“For sin will have no dominion over you, since
you are not under the law but under grace.”
I’ve been at this battleground before – facing my besetting sin of gluttony. I’m sure some of you are thinking, “Here we go again!” I can assure you, that is exactly what I am thinking myself. I wish that I could simply pray, and everything will be like God designed me to be; but it doesn’t seem to be that way. Yes, he took my desire for booze away in a blink of an eye, but not so with food.
As I study Romans, I see God delivering us from sin through Jesus’ death and resurrection. Don’t get me wrong, I’ve experienced God working through me in this area before, yet in time I gave up all the ground I gained. I think most of you can relate to this – diet and exercise for weeks and months only to gain all the weight back shockingly fast. There is advice galore out there, but the fact remains that we have a fat population that is getting fatter and fatter and an alarming rate. I’m included in that.
It seems to me as I study all this, my real enemy is my own flesh and mind. Spiritual warfare is also a component, but temptation is only effective if I let the sin in me overpower me. I know that to be true from both experience and scripture.
1 Corinthians 10:13 No temptation has overtaken you that is not common to man. God is faithful, and he will not let you be tempted beyond your ability, but with the temptation he will also provide the way of escape, that you may be able to endure it.
The way I act, one would think that the struggle of gluttony is unique to me; but it isn’t. It could perhaps be the MOST common of sin in today’s day and age. So, if I am to believe this verse is truth, then the issue is not me or God but rather my attempt to manage this problem on my own. I am not helpless with this. I have a way out. God will not let me rot in my sin if I seek him as my means of rescue.

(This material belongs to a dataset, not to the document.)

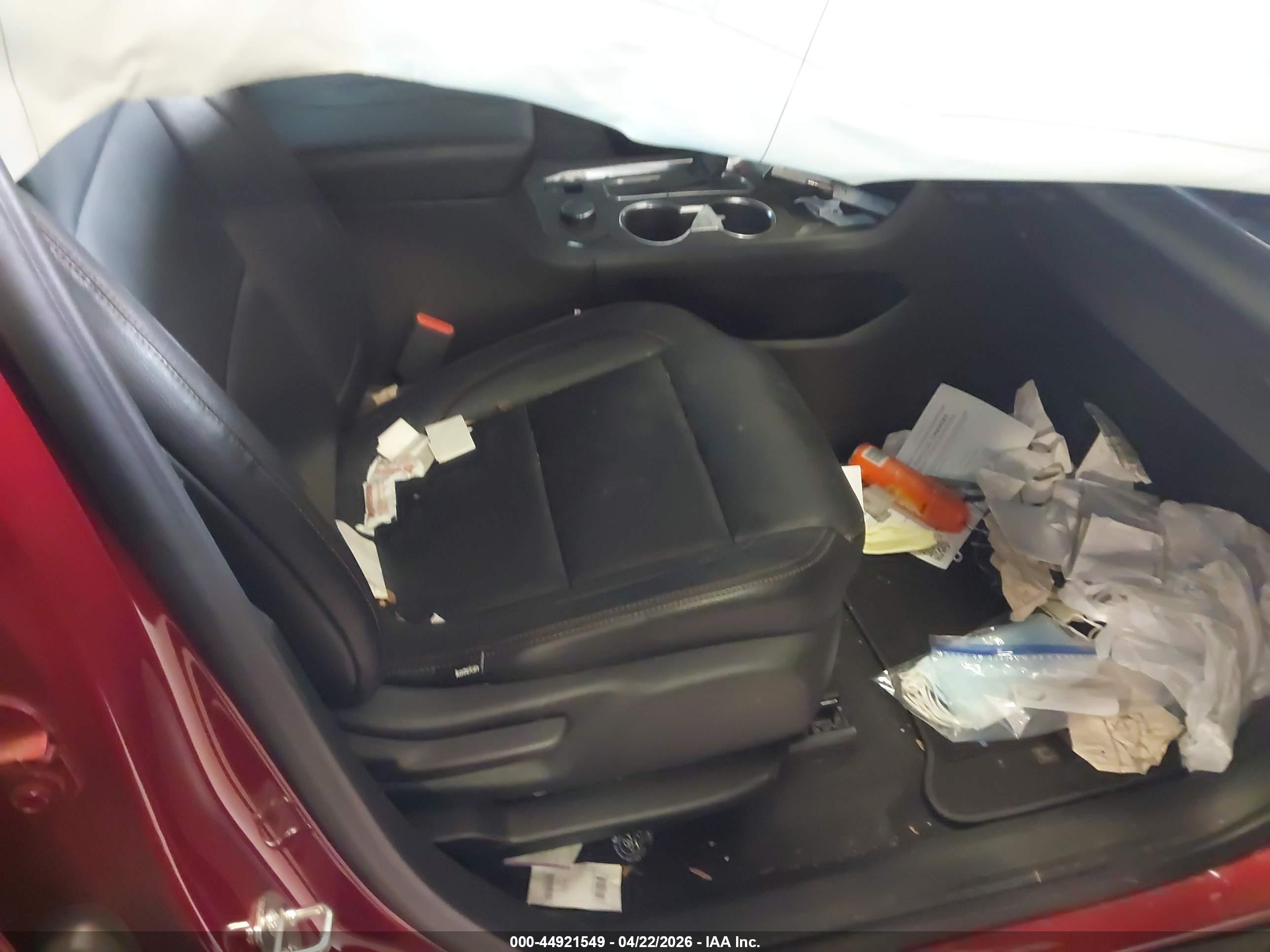 CHEVROLET TRAVERSE image 5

It’s easy for me to see this when I look at another person’s sin. “Why don’t you just not buy those lottery tickets?” Yeah, they could probably say the same thing about my bag of chips. The other person may need to stay out of convenience stores or the American Legion if s/he wants to stay away from pull-tabs, right? I may need to stay away from my pantry or restaurants, too.

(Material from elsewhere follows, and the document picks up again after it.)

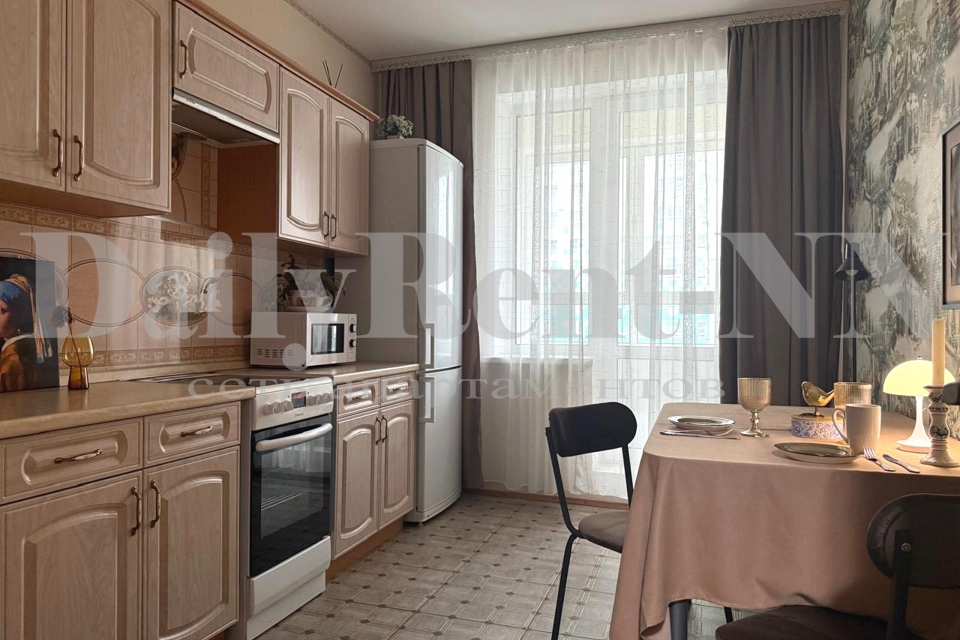 DаilyRent-NN Апартаменты в Нижнем Новгороде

I need a fundamental change in my way of thinking if I am to be truly dead to this sin. Here’s some things that are rattling through my head:
Motive. What really is my motive for losing weight? Is it to honor God with my body, to treat it as the temple of the Holy Spirit? Or, is there a secret part of me that is doing it for the attention? I can’t imagine God will work in my life if pride is my motivator. I’m pretty sure that has derailed me a time or two before.
Commitment. I have experienced just how fast this sin can reclaim ground as soon as I let my guard down. Now, there are two ways of looking at this. One is that I stray from God. The other is that I stray from God. My trials and difficulties are supposed to bring me closer to Him. Does this one? Or, do I seek him for a time only to forget that I desperately need him in this? This problem of mine seems to be deep-rooted, and God doesn’t seem willing to snap his fingers to make it go away. Perhaps this is my trial to prove to me just how much I need to depend on him.
Testimony. Am I willing to use this as part of my testimony? As I lose weight, as I have in the past, people will comment and ask how I did it. Will I give the glory to God, or will I say, “Well, I used this diet, blah, blah, blah,”? In a sense, this is the pride issue, but it’s different. Am I willing to share with people that I am desperately dependent on God in this besetting sin of mine? Am I willing to share – with the world – that my sin is killing me, and that Jesus alone can deliver me? Am I willing to use all this as a means to share the gospel?
Having said all that, humility in my own power should be plain to see – all the while as I boast in the power of God. God’s way of escape will produce a man that looks more like Jesus that I am today. Is that what I want? I should think so!
Romans 5:3-5 Not only that, but we rejoice in our sufferings, knowing that suffering produces endurance, and endurance produces character, and character produces hope, and hope does not put us to shame, because God’s love has been poured into our hearts through the Holy Spirit who has been given to us.
This isn’t going to be easy. That’s biblical. However, look at the fruit that it is promised to produce! Who wouldn’t want God’s love poured through his heart?
Father, I ask that I first might learn how to rejoice in my sufferings as I deny myself of my desire to sin. That seems like the place to start. Amen.